Witam!

To jest o moich osobistych rozważaniach, obserwacjach, doświadczeniach, myślach: o sprawach bieżących i bardziej uniwersalnych, ponadczasowych. Z niewielką ilością zdjęć i obrazów, raczej słowa. To co tu napiszę będzie pewnie jakąś wypadkową doznań mego dotychczasowego życia.

czwartek, 22 stycznia 2015

Zdrowie

    Czy doceniamy dopiero jak je tracimy? Jakiś taki natłok złych informacji od osób bliższych czy znanych tylko z opowiadań, skłonił mnie do wylania paru zdań. I jak nie krwiak mózgu to nowotwory nerek i wątroby czy żołądka. Operacje kolan, sanatoria. I to przecież całkiem nie starzy jeszcze ludzie a nawet nieraz wręcz młodsi. Ktoś z tych wymienionych już odszedł. Zachorował przed minionymi świętami. Pozostawił sporo niezałatwionych spraw, przypłacił to być może osobistymi kłopotami z najbliższymi z ostatnich lat, w które zaangażował się nadmiernie. Inny może nadużywał alkoholu a jeszcze inny był hipochondrykiem i lekomanem. Jeszcze inni zapomnieli, że mają już więcej niż dwadzieścia lat i sport doprowadził ich niemal do kalectwa. Kolega bardzo schudł, stosując jakąś dietę cud. Czuje się źle ale nie przestaje.
   I tak sobie myślę ile z tych zdarzeń zafundowali sobie delikwenci na własne życzenie a ile stało się bez ich własnej woli. Dużo powiedzeń i przysłów na temat zdrowia wymyślono a każde zawiera jakąś mądrość i choćby ziarno prawdy. I co? I nic! Nie umiemy, nie możemy, zapominamy czy może coś ważniejszego mamy do zrobienia niż myślenie o sobie. Może trochę więcej egoizmu tak nielubianego przez otoczenie. Może czasem to nasza jedyna samoobrona w walce o przetrwanie.
   Zdrowia, takiego rydzowego albo jak kto woli końskiego życzę!!!

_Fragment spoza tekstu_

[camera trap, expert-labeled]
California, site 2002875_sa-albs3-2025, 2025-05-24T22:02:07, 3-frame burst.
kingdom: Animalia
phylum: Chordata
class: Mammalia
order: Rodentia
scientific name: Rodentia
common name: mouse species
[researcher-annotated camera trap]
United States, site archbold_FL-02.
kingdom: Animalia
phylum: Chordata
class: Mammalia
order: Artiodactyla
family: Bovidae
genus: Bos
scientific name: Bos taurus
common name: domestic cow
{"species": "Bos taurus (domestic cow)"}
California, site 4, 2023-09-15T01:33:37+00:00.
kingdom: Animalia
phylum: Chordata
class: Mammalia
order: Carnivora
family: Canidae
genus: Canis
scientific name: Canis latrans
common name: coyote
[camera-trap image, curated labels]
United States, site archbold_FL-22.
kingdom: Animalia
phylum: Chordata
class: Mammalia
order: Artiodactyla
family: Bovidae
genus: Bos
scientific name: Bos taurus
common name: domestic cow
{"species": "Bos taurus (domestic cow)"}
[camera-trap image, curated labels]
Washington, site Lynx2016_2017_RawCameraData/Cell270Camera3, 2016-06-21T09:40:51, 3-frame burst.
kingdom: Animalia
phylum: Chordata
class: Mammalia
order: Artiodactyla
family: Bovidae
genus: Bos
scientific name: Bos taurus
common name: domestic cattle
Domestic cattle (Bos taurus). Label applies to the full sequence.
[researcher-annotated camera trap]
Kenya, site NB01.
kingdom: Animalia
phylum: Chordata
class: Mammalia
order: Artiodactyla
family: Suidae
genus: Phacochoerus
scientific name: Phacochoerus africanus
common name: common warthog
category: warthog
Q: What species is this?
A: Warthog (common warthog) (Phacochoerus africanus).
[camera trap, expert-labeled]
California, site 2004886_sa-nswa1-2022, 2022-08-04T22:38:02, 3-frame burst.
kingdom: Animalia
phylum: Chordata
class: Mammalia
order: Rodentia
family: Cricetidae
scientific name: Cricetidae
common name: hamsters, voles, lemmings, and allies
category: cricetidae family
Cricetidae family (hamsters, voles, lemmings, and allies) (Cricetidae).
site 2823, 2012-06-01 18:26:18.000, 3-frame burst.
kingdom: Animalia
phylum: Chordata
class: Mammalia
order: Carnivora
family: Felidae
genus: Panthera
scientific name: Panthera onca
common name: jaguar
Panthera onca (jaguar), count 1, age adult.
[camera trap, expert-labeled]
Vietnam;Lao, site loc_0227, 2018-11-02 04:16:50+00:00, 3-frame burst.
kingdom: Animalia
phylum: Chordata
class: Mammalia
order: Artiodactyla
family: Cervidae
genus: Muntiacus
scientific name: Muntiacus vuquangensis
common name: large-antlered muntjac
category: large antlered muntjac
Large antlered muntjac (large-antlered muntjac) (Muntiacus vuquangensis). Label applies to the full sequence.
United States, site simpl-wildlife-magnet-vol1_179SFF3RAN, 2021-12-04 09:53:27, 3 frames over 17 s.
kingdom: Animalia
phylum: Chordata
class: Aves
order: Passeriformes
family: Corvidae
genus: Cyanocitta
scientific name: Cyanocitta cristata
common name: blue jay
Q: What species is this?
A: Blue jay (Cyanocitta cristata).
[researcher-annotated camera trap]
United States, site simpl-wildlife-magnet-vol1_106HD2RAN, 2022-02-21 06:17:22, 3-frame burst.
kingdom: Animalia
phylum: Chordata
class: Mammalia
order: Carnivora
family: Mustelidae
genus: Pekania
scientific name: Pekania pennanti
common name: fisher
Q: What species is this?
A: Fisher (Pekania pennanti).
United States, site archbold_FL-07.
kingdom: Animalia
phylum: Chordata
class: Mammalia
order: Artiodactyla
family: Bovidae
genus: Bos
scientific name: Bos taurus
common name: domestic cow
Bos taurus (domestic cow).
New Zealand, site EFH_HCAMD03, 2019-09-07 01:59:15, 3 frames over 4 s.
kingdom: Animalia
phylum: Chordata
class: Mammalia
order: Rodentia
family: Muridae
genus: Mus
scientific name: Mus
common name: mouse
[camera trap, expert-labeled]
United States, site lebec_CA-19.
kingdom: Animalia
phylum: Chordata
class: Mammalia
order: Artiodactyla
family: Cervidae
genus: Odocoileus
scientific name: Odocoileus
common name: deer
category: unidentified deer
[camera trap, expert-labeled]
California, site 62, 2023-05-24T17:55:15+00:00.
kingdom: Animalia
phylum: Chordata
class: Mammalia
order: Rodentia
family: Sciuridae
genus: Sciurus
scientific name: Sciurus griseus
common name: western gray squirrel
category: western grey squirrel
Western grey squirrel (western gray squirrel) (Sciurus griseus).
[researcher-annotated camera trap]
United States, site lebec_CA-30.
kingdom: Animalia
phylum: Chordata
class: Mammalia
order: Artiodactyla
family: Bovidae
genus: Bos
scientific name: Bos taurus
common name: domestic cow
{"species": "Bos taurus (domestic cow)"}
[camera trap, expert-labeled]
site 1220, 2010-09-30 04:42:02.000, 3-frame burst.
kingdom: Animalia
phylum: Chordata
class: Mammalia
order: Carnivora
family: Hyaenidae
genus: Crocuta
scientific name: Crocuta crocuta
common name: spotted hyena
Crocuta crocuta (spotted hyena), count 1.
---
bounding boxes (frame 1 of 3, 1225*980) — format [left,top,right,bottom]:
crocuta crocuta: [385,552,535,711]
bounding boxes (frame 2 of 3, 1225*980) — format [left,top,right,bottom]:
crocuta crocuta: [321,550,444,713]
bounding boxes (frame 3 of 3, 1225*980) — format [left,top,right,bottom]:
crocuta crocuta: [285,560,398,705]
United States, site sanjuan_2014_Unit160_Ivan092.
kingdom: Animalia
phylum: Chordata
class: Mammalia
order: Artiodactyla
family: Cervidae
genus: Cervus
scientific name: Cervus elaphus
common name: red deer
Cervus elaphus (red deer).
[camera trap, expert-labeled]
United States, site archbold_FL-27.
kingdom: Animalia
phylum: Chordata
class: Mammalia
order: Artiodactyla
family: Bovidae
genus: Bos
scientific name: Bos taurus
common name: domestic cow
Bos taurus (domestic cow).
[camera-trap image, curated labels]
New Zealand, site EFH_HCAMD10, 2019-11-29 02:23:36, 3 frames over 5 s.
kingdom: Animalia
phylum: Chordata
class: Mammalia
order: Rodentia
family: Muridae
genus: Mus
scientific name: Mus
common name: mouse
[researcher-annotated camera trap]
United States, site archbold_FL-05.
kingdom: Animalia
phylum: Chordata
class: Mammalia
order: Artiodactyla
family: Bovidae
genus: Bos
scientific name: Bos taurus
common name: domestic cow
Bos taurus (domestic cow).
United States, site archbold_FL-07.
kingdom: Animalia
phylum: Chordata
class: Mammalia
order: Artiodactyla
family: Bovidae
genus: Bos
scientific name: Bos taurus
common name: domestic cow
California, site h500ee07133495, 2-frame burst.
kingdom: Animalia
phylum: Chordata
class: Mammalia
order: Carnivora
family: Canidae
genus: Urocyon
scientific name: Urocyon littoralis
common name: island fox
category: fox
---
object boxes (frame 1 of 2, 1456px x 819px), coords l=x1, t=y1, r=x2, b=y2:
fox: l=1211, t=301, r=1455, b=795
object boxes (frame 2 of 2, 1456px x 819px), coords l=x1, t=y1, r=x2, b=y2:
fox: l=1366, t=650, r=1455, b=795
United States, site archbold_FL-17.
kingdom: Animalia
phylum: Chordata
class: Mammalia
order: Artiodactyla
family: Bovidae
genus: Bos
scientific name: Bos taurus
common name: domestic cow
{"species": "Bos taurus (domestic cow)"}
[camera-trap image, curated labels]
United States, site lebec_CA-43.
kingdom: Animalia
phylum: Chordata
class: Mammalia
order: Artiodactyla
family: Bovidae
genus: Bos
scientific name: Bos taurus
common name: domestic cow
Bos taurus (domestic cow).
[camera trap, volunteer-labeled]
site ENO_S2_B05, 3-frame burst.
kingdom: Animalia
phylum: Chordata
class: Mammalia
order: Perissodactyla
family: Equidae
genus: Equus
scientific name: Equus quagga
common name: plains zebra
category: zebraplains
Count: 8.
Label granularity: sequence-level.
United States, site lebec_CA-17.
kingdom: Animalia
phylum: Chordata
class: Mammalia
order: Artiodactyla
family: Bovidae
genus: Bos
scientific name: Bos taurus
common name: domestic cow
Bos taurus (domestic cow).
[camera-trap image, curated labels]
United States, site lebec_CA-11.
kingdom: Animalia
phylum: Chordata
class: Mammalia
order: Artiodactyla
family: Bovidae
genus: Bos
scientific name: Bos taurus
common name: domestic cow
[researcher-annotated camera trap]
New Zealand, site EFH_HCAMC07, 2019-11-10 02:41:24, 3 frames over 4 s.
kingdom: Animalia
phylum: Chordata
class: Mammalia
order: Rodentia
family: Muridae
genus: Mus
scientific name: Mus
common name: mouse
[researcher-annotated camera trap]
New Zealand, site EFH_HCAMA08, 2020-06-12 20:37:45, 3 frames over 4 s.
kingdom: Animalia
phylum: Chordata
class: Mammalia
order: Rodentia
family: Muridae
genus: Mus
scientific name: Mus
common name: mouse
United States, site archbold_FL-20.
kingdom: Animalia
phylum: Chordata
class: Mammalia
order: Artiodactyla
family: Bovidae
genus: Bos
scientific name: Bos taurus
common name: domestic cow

PS: Mój balkonowy imbir z ubiegłego roku wykiełkował w doniczce! A to jest baaardzo pozytywna wiadomość!!! Jest już chyba bardziej polski niż egzotyczny - to już drugi rok w naszej ziemi.

4 komentarze:

  1. Zaniedbywanie własnego zdrowia to chyba nasza narodowa przywara. Może po prostu boimy się chodzić do lekarza? Ja w każdym razie nienawidzę. Gdyby nie mój chłopak i rodzice, zlekceważyłabym objawy groźnej choroby. :/

    A co do niezdrowego tryby życia, to masz świętą rację. Tylko jak żyć zdrowo, gdy wokół pełno zanieczyszczeń, żywność nafaszerowana chemią, a i konieczność utrzymania się na "powierzchni" (czyli nie utonięcia w długach) mało sprzyja spokojowi ducha...

    OdpowiedzUsuń
  2. w tym kontekście imbir jawi się jako bardzo zdrowa roślinka... kupujemy porządne kłącze... jedna trzecia do gara, druga do bara-bara, a trzecia /tak naprawdę pierwsza, bo starannie wybrana/ do doniczki... i też zdrowo jest, bo ładnie...

    OdpowiedzUsuń
  3. @Piotrem
    Balkonowy imbir? Zaciekawiłeś mnie, gdyż mam u siebie średniej wielkości ogród kwiatowy, mały warzywny i maleńki ale prężny ogródek z ziołami na styl angielski.
    Zasadziłeś korzeń (znany mi z kuchni) do doniczki i już? Uchyl rąbka tajemnicy, proszę :)
    Marzena

    OdpowiedzUsuń
    Odpowiedzi
    1. Zasadziłem kawałek kupiony w markecie. Ważne żeby był nie zepsuty i miał żywe zalążki pączków(te zwykle są usuwane by nie powodować rozpoczęcia wegetacji na półce w sklepie). Można namoczyć na dwanaście godzin w wodzie. Potem już tylko cierpliwość, dużo cierpliwości bo kiełkuje po miesiącu. Ja trzymam swoją doniczkę na regale w pokoju bo jest tam ciepło i aby nie parowało nadmiernie przykrywam kartką papieru. Jak wzejdzie to na okno do światła, rośnie tym lepiej im więcej energii słonecznej roślina otrzymuje. W maju, tak po piętnastym, przesadzam do większej donicy i na balkon. Na youtube widziałem filmy gdzie uprawiany był w tunelach foliowych. Lubi wilgotno ale nie za mokro. Plon z zasadzonego w styczniu będzie w sierpniu.